Term Deposits Subscription Prediction

by Michele Casalgrandi

Background

Care Bank is a bank planning to launch a new campaign to add term deposit subscriptions for its customer base.

A prior campaign had a conversion rate of more than 12%.

For the new campaign, Care Bank intend to use predictive models to increase success ratio and minimize the marketing budget.

Objectives

Data Dictionary

Bank client data:

Related to this campaign:

Related to the previous campaign:

Customer interaction data:

Import libraries and load data

The data set contains 45211 observations with 17 columns each.

There are no null values in the data set.

There are no duplicates in the data set.

EDA

Univariate analysis

Numerical variables distributions

'age' is skewed to the right with a number of outlier. Outliers seem to be legitimate.

balance is highly skewed to the right with a large number of outlier. 3766 customers have negative balance.

We will transform using the square root.

The distribution is much improved.

day

day does not appear on the data dictionary provided. It varies between 1 and 31 so it should be a day of the month.
day distribution doesn't appear to have a clear pattern

duration is highly skewed to the right. Some outlier seem very high (more than 3000 secs i.e. more than 50 minutes).

We will transform with square root.

The distribution is improved, although it's still skewed to the right

campaign

Most values are less than 7

campaign is highly skewed to the right. Some value seem very high. We'll break down by contact to see if we can see a pattern

As all values are positive we will transform with log

Distribution is improved but because the majority of values are at the low end of the scale, the distribution remains skewed.

previous

previous is skewed to the right with one outlier with very high number which is probably a data entry error.

Most entries are zero (no contact with this customer before the current campaign)

We will cap the outlier to the nearest value.

Previous remains highly skewed. We will transform with square root.

The skew is reduced. However, since the majority of values are zero a right skew remains

pdays

Majority of customers were not contacted in the previous campaign and have a value of -1 for pdays. All them had poutcome = 'unknown'.

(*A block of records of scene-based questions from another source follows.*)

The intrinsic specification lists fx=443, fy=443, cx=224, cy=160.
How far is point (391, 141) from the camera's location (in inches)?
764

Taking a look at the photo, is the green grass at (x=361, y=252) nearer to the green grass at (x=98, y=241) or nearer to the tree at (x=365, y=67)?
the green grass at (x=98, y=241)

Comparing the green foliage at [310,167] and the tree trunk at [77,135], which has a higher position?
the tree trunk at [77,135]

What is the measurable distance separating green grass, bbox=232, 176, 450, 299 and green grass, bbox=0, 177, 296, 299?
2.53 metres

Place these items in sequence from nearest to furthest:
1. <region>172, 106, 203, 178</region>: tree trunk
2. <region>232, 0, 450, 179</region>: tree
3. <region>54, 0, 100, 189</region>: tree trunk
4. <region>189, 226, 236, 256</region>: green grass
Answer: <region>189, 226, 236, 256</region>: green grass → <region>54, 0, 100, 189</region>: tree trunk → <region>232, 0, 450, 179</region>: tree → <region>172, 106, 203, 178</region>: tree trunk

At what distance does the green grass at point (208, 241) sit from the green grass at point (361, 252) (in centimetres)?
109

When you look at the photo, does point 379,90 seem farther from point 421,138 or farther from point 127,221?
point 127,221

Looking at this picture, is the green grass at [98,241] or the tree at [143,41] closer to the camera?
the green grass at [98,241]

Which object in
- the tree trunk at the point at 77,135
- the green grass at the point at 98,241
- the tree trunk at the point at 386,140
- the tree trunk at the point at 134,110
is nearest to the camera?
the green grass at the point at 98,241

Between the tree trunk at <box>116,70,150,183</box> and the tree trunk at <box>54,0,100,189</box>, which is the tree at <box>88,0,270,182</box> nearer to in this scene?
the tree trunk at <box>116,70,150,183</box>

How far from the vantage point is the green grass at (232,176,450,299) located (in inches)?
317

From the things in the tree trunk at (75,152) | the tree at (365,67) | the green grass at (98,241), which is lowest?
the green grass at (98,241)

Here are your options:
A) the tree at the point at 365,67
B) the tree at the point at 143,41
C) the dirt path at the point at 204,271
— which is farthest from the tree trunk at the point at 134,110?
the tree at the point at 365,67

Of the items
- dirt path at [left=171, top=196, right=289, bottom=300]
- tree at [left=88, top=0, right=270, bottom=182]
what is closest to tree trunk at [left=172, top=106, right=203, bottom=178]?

We will scale using square root.

While the range is now much smaller, the high skew remains as most observation have value of -1.

job has 12 levels including 288 observation with value of 'unknown'

marital has 3 levels, all are appropriate

education has 4 levels, including 1857 with value of 'unknown'

default, housing, loan have 2 levels, 'yes' and 'no' as expected

contact has 3 level including 13020 observations with value of 'unknown'

month has 12 levels as expected

poutcome has 4 level. The majority have value 'unknown' (36959).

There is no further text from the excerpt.